TuringLang / ParetoSmooth.jl

An implementation of PSIS algorithms in Julia.
http://turinglang.org/ParetoSmooth.jl/
MIT License
19 stars 12 forks source link

`loo_compare` reorders passed array of loo_cv results #57

Closed jonasmac16 closed 2 years ago

jonasmac16 commented 2 years ago

Hi and thank you so much for this package. It allows me to do model comparison directly in Julia rather than calling Stan's loo via RCall.

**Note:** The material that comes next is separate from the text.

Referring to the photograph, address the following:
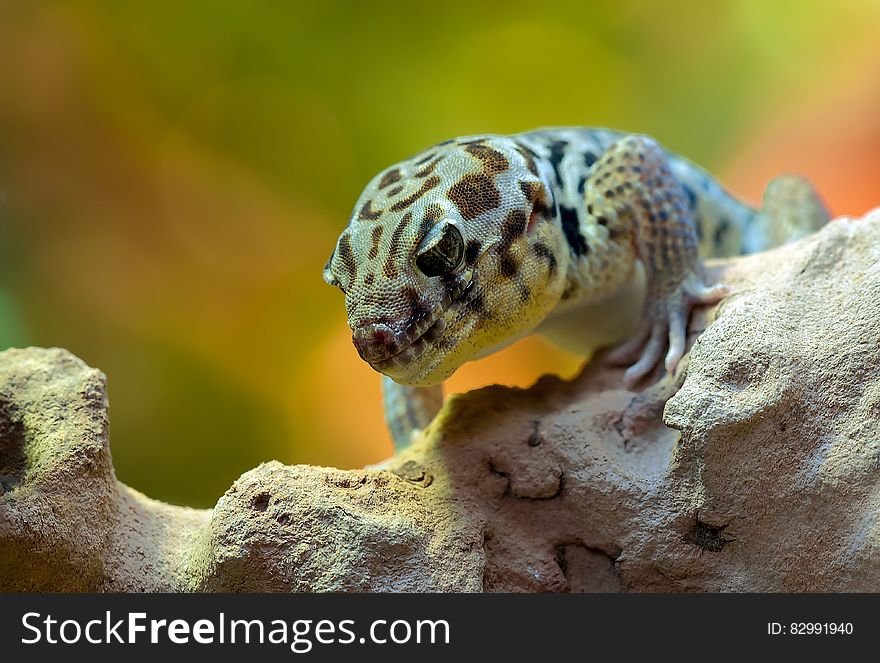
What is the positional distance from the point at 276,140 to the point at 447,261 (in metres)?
3.62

However, I noticed to that if pass an Array of psis_loo results to loo_compare. The loo_compare functions rearranges the Array. So if you were to repeat the loo_compare again the result will be different as the Array has been reordered according to the model ranking.

Is this intended?

MWE:

julia> a = rand(20, 200, 4);
julia> b = rand(20, 200, 4) .+ 4.0;
julia> c = rand(20, 200, 4);

julia> d=[ParetoSmooth.psis_for j in [a,b,c]]

3-element Vector{ParetoSmooth.PsisLoo{Float64, Array{Float64, 3}, Vector{Float64}}}:
 Results of PSIS-LOO-CV with 800 Monte Carlo samples and 20 data points. Total Monte Carlo SE of 0.046.
┌───────────┬───────┬──────────┬───────┬─────────┐
│           │ total │ se_total │  mean │ se_mean │
├───────────┼───────┼──────────┼───────┼─────────┤
│   cv_elpd │  9.11 │     0.03 │  0.46 │    0.00 │
│ naive_lpd │ 10.77 │     0.03 │  0.54 │    0.00 │
│     p_eff │  1.65 │     0.01 │  0.08 │    0.00 │
└───────────┴───────┴──────────┴───────┴─────────┘

 Results of PSIS-LOO-CV with 800 Monte Carlo samples and 20 data points. Total Monte Carlo SE of 0.045.
┌───────────┬───────┬──────────┬───────┬─────────┐
│           │ total │ se_total │  mean │ se_mean │
├───────────┼───────┼──────────┼───────┼─────────┤
│   cv_elpd │ 89.18 │     0.05 │  4.46 │    0.00 │
│ naive_lpd │ 90.81 │     0.05 │  4.54 │    0.00 │
│     p_eff │  1.64 │     0.01 │  0.08 │    0.00 │
└───────────┴───────┴──────────┴───────┴─────────┘

 Results of PSIS-LOO-CV with 800 Monte Carlo samples and 20 data points. Total Monte Carlo SE of 0.046.
┌───────────┬───────┬──────────┬───────┬─────────┐
│           │ total │ se_total │  mean │ se_mean │
├───────────┼───────┼──────────┼───────┼─────────┤
│   cv_elpd │  9.14 │     0.04 │  0.46 │    0.00 │
│ naive_lpd │ 10.82 │     0.04 │  0.54 │    0.00 │
│     p_eff │  1.68 │     0.01 │  0.08 │    0.00 │
└───────────┴───────┴──────────┴───────┴─────────┘

julia> e = ParetoSmooth.loo_compare(d)
┌─────────┬─────────┬────────┬────────┐
│         │ cv_elpd │ cv_avg │ weight │
├─────────┼─────────┼────────┼────────┤
│ model_2 │    0.00 │   0.00 │   1.00 │
│ model_3 │  -80.04 │  -4.00 │   0.00 │
│ model_1 │  -80.06 │  -4.00 │   0.00 │
└─────────┴─────────┴────────┴────────┘

julia> f = ParetoSmooth.loo_compare(d)
┌─────────┬─────────┬────────┬────────┐
│         │ cv_elpd │ cv_avg │ weight │
├─────────┼─────────┼────────┼────────┤
│ model_1 │    0.00 │   0.00 │   1.00 │
│ model_2 │  -80.04 │  -4.00 │   0.00 │
│ model_3 │  -80.06 │  -4.00 │   0.00 │
└─────────┴─────────┴────────┴────────┘
ParadaCarleton commented 2 years ago

Hi and thank you so much for this package. It allows me to do model comparison directly in Julia rather than calling Stan's loo via RCall.

You're welcome! Always happy to hear that people find my work useful. :)

However, I noticed to that if pass an Array of psis_loo results to loo_compare. The loo_compare functions rearranges the Array. So if you were to repeat the loo_compare again the result will be different as the Array has been reordered according to the model ranking. Is this intended?

Nope! Thanks a bunch for reporting the bug! I've made a PR that should fix this.